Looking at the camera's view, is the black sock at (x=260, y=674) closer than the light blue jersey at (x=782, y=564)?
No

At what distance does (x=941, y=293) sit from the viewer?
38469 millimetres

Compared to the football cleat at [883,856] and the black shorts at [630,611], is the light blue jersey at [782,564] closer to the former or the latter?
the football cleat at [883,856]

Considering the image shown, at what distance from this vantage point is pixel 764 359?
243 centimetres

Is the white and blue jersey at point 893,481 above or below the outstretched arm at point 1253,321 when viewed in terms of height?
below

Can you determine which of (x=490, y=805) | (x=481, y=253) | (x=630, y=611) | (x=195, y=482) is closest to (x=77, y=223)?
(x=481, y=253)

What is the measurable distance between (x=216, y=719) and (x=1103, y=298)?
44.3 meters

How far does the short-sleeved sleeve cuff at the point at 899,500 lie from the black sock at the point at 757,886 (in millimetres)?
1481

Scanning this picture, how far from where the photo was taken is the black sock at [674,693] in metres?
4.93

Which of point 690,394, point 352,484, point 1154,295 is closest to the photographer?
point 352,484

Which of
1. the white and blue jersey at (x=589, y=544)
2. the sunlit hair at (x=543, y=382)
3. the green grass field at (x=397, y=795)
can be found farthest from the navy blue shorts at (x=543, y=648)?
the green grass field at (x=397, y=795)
++++++++++++++++++++
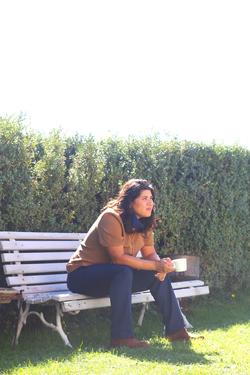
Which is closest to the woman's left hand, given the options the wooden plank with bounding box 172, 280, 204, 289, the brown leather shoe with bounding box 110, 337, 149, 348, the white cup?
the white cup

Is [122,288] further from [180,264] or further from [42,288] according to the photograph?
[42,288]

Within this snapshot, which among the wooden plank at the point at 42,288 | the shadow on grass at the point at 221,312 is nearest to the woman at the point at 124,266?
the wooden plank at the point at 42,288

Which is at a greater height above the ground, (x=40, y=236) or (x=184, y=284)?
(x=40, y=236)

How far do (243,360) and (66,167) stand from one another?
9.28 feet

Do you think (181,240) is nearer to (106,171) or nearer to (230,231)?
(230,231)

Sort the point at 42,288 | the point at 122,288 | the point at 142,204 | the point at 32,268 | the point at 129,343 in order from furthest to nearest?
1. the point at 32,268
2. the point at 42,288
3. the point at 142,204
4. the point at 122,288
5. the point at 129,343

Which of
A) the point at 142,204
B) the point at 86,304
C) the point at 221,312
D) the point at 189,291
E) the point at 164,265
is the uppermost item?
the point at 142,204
++++++++++++++++++++
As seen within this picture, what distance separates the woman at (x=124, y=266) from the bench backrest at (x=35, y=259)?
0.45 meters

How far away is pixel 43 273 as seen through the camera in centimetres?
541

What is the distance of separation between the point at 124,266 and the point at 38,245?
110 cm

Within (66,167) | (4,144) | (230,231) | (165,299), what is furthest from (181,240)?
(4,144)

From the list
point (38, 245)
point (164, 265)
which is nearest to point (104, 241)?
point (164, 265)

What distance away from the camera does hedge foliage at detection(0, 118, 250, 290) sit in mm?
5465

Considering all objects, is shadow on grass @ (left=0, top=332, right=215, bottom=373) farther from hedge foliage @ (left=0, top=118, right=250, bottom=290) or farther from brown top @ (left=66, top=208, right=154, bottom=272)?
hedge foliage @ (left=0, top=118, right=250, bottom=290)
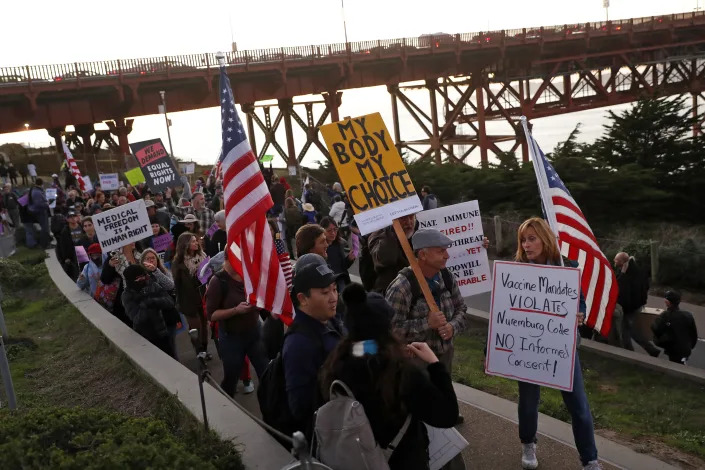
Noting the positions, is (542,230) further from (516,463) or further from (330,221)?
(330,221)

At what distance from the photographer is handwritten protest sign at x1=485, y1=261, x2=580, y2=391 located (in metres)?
++++++++++++++++++++
**Task to complete**
Convert everything in the material from the line containing "What distance away" down to the line containing "At what distance from the" into a Markdown table with the columns Row and Material line, skipping blank lines and omitting the pictures.

**Answer**
| Row | Material line |
|---|---|
| 1 | What distance away from the camera does hedge foliage at detection(0, 118, 250, 290) sit in mm? |
| 2 | 5465 |
| 3 | Considering all objects, is shadow on grass @ (left=0, top=332, right=215, bottom=373) farther from hedge foliage @ (left=0, top=118, right=250, bottom=290) or farther from brown top @ (left=66, top=208, right=154, bottom=272)? |
| 4 | hedge foliage @ (left=0, top=118, right=250, bottom=290) |
| 5 | Noting the positions, is (542,230) further from (516,463) or further from (330,221)? |
| 6 | (330,221) |
| 7 | At what distance from the photographer is handwritten protest sign at x1=485, y1=261, x2=580, y2=391 located (in metres)? |